Given instruction:
Your task is to repeat the listing exactly.

(Saved entries)
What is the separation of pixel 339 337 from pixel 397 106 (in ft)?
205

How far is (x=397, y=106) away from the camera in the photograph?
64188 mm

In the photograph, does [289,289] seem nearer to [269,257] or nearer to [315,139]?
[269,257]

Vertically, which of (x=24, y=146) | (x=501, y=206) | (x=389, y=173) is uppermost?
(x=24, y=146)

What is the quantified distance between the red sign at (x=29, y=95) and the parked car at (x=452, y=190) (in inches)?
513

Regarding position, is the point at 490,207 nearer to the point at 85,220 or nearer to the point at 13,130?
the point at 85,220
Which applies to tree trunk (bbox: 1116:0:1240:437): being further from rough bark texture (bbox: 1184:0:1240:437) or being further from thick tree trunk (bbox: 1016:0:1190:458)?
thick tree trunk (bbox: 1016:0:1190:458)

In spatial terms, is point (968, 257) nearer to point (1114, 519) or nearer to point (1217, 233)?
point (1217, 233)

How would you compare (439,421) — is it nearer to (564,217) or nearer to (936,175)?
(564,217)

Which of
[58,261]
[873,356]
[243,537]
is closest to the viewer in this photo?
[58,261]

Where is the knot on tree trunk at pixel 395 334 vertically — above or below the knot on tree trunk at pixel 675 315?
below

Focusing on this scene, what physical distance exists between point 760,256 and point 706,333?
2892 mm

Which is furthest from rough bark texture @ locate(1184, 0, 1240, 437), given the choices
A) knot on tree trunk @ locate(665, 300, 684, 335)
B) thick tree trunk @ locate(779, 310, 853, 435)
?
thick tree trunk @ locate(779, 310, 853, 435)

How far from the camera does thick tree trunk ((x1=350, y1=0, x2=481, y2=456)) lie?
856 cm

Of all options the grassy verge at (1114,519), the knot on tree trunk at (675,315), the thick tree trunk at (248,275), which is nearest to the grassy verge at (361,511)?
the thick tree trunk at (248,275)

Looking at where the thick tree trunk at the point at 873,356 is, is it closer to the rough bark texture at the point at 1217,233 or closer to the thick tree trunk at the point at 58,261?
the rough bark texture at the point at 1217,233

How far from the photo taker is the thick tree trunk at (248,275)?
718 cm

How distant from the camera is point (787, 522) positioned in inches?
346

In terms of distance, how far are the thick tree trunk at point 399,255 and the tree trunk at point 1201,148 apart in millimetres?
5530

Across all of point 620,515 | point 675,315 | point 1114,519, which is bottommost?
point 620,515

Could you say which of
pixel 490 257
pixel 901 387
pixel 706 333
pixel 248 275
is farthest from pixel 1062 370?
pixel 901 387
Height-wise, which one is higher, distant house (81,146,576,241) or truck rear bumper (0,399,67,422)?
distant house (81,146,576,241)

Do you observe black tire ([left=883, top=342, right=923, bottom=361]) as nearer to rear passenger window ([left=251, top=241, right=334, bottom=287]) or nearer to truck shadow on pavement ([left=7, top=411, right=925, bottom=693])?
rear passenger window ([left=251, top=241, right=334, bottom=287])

Result for this task:
What is the separation of pixel 339 337 from pixel 397 106 (in ft)?
205

How far is (x=397, y=106) away from the camera in the photograph?
64188 mm

In the photograph, does [289,289] seem nearer to [269,257] or nearer to [315,139]?
[269,257]

Vertically, which of (x=24, y=146) | (x=501, y=206) | (x=389, y=173) is uppermost?
(x=24, y=146)

What is the quantified distance between the red sign at (x=29, y=95) and the parked car at (x=452, y=190) (in inches)?
513

Regarding position, is the point at 490,207 nearer to the point at 85,220 or nearer to the point at 13,130?
the point at 85,220
Which applies to tree trunk (bbox: 1116:0:1240:437): being further from rough bark texture (bbox: 1184:0:1240:437) or being further from thick tree trunk (bbox: 1016:0:1190:458)?
thick tree trunk (bbox: 1016:0:1190:458)

In spatial terms, is point (968, 257) nearer to point (1114, 519) or nearer to point (1217, 233)?
point (1217, 233)

How would you compare (439,421) — is it nearer to (564,217) or nearer to (936,175)?
(564,217)

Which of
[58,261]
[873,356]
[243,537]
is closest to the viewer in this photo?
[58,261]

Where is the knot on tree trunk at pixel 395 334 vertically — above or below the knot on tree trunk at pixel 675 315?
below

Focusing on this scene, what physical distance exists between point 760,256 and point 706,333?
2892 mm

Which is furthest from rough bark texture @ locate(1184, 0, 1240, 437), given the choices
A) knot on tree trunk @ locate(665, 300, 684, 335)
B) thick tree trunk @ locate(779, 310, 853, 435)
?
thick tree trunk @ locate(779, 310, 853, 435)

How far from the camera does thick tree trunk ((x1=350, y1=0, x2=481, y2=456)) lie?
856 cm

Of all options the grassy verge at (1114,519), the knot on tree trunk at (675,315), the thick tree trunk at (248,275), which is nearest to the grassy verge at (361,511)?
the thick tree trunk at (248,275)

Looking at where the thick tree trunk at the point at 873,356 is, is it closer to the rough bark texture at the point at 1217,233 or closer to the thick tree trunk at the point at 58,261?
the rough bark texture at the point at 1217,233

How far from the photo taker is the thick tree trunk at (248,275)?
718 cm

How distant from the camera is point (787, 522) positioned in inches?
346

In terms of distance, how far are the thick tree trunk at point 399,255 and the tree trunk at point 1201,148 apart in millimetres?
5530

Across all of point 620,515 | point 675,315 | point 1114,519, which is bottommost?
point 620,515

Could you say which of
pixel 490 257
pixel 901 387
pixel 706 333
pixel 248 275
is farthest from pixel 1062 370?
pixel 901 387
Height-wise, which one is higher, distant house (81,146,576,241) or truck rear bumper (0,399,67,422)?
distant house (81,146,576,241)

Do you observe black tire ([left=883, top=342, right=923, bottom=361]) as nearer to rear passenger window ([left=251, top=241, right=334, bottom=287]) or nearer to truck shadow on pavement ([left=7, top=411, right=925, bottom=693])?
rear passenger window ([left=251, top=241, right=334, bottom=287])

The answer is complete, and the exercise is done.